(Scene-based spatial questions)
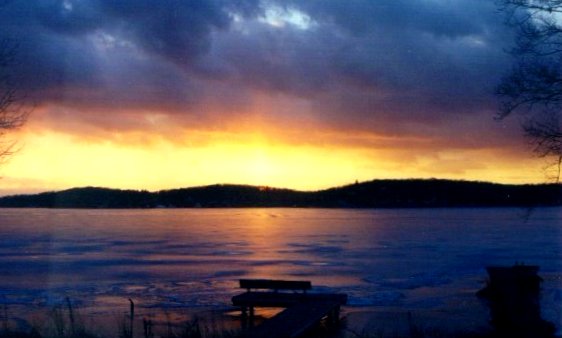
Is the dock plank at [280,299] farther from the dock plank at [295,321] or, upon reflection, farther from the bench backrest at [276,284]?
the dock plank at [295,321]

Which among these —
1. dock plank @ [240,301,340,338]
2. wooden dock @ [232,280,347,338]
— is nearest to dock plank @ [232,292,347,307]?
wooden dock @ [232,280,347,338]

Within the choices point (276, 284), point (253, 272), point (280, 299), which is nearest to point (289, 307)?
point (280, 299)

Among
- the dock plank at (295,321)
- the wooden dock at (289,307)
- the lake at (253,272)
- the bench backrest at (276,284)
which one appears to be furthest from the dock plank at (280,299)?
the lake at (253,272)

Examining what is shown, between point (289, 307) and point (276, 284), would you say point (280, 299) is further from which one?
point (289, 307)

--- The exercise ---
Retype all of the material above word for word, omitting the pictures.

--- Correct output ---
Is the dock plank at [280,299] farther from the dock plank at [295,321] or, upon reflection, farther from the bench backrest at [276,284]?
the dock plank at [295,321]

Which among these —
1. dock plank @ [240,301,340,338]
2. wooden dock @ [232,280,347,338]
— is nearest to dock plank @ [232,292,347,307]?
wooden dock @ [232,280,347,338]

Within the choices point (276, 284), point (253, 272), point (280, 299), which is nearest to point (289, 307)?
point (280, 299)

Among
- the dock plank at (295,321)
- the wooden dock at (289,307)
- the lake at (253,272)
- the bench backrest at (276,284)
which one appears to be furthest from the dock plank at (280,299)?
the lake at (253,272)

Examining what is shown, between point (289, 307) and point (276, 284), would you say point (280, 299) is further from which one?
point (289, 307)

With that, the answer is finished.